### [SET PROBLEM]
Could you write out the records below exactly as they appear?

Spatial reasoning records:
-- start --
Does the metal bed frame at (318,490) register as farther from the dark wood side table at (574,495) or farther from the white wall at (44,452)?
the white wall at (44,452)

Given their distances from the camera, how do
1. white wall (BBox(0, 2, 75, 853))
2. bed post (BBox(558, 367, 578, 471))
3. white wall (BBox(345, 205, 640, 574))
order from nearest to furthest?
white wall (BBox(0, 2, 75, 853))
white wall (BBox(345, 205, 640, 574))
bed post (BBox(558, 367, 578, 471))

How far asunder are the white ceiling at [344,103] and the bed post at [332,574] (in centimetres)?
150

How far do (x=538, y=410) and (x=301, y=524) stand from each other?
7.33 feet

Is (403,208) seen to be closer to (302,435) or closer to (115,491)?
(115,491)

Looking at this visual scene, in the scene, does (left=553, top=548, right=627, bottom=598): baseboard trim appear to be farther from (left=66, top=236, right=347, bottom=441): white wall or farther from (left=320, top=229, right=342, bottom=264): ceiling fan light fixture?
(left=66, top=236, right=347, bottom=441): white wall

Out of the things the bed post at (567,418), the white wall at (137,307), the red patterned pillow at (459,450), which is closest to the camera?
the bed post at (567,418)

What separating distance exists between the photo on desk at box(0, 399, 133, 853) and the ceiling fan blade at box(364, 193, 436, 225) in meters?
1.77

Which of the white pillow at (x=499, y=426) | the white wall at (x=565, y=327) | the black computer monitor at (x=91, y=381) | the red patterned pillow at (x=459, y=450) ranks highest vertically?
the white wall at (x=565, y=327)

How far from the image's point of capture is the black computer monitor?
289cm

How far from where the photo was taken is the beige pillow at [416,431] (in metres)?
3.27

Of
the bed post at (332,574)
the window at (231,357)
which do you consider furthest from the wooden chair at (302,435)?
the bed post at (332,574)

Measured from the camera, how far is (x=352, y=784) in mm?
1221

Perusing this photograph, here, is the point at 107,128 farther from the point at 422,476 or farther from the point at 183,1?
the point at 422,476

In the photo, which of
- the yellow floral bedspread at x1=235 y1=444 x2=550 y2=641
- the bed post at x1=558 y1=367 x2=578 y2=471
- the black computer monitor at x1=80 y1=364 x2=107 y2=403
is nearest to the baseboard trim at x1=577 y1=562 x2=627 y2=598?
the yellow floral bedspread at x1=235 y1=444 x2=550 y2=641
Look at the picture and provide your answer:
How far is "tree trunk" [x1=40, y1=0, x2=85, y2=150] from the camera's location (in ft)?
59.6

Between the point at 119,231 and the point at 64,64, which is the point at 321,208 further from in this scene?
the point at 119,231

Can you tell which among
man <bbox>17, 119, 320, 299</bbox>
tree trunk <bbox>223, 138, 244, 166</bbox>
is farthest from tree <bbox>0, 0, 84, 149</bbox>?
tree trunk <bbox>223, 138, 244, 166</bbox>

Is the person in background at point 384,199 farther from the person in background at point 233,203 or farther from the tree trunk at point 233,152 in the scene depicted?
-- end --
### [OUTPUT BELOW]
Does the metal bed frame at (318,490) register as farther from the dark wood side table at (574,495) or farther from the white wall at (44,452)?
the white wall at (44,452)

Given their distances from the camera, how do
1. white wall (BBox(0, 2, 75, 853))
2. bed post (BBox(558, 367, 578, 471))
3. white wall (BBox(345, 205, 640, 574))
order from nearest to furthest?
white wall (BBox(0, 2, 75, 853))
white wall (BBox(345, 205, 640, 574))
bed post (BBox(558, 367, 578, 471))

How far asunder are the white ceiling at [344,103] and the bed post at [332,574] (in centimetres)?
150

How far do (x=538, y=410) and (x=301, y=524) stand from each other?
7.33 feet

Is (403,208) seen to be closer to (302,435) or closer to (115,491)?
(115,491)

Looking at this visual scene, in the scene, does (left=553, top=548, right=627, bottom=598): baseboard trim appear to be farther from (left=66, top=236, right=347, bottom=441): white wall or farther from (left=320, top=229, right=342, bottom=264): ceiling fan light fixture?
(left=66, top=236, right=347, bottom=441): white wall

Out of the things the bed post at (567,418), the white wall at (137,307), the red patterned pillow at (459,450), which is closest to the camera?
the bed post at (567,418)

What separating distance exists between the photo on desk at box(0, 399, 133, 853) and the ceiling fan blade at box(364, 193, 436, 225) in meters?
1.77

Which of the white pillow at (x=499, y=426) | the white wall at (x=565, y=327) | the black computer monitor at (x=91, y=381) | the red patterned pillow at (x=459, y=450) ranks highest vertically?
the white wall at (x=565, y=327)

How far from the image's point of capture is the black computer monitor?
289cm

How far from where the photo was taken is the beige pillow at [416,431] (in metres)?
3.27

Of
the bed post at (332,574)
the window at (231,357)
which do you consider furthest from the wooden chair at (302,435)?
the bed post at (332,574)

Measured from the camera, how far is (x=352, y=784) in mm?
1221

Perusing this photograph, here, is the point at 107,128 farther from the point at 422,476 or farther from the point at 183,1?
the point at 422,476

In the photo, which of
- the yellow floral bedspread at x1=235 y1=444 x2=550 y2=641
- the bed post at x1=558 y1=367 x2=578 y2=471
- the black computer monitor at x1=80 y1=364 x2=107 y2=403
is nearest to the baseboard trim at x1=577 y1=562 x2=627 y2=598?
the yellow floral bedspread at x1=235 y1=444 x2=550 y2=641
Look at the picture and provide your answer:
How far is "tree trunk" [x1=40, y1=0, x2=85, y2=150] from the camera's location (in ft)?
59.6

Between the point at 119,231 and the point at 64,64, which is the point at 321,208 further from in this scene?
the point at 119,231

Can you tell which among
man <bbox>17, 119, 320, 299</bbox>
tree trunk <bbox>223, 138, 244, 166</bbox>
is farthest from tree <bbox>0, 0, 84, 149</bbox>?
tree trunk <bbox>223, 138, 244, 166</bbox>

Is the person in background at point 384,199 farther from the person in background at point 233,203 or farther from the tree trunk at point 233,152 in the scene depicted?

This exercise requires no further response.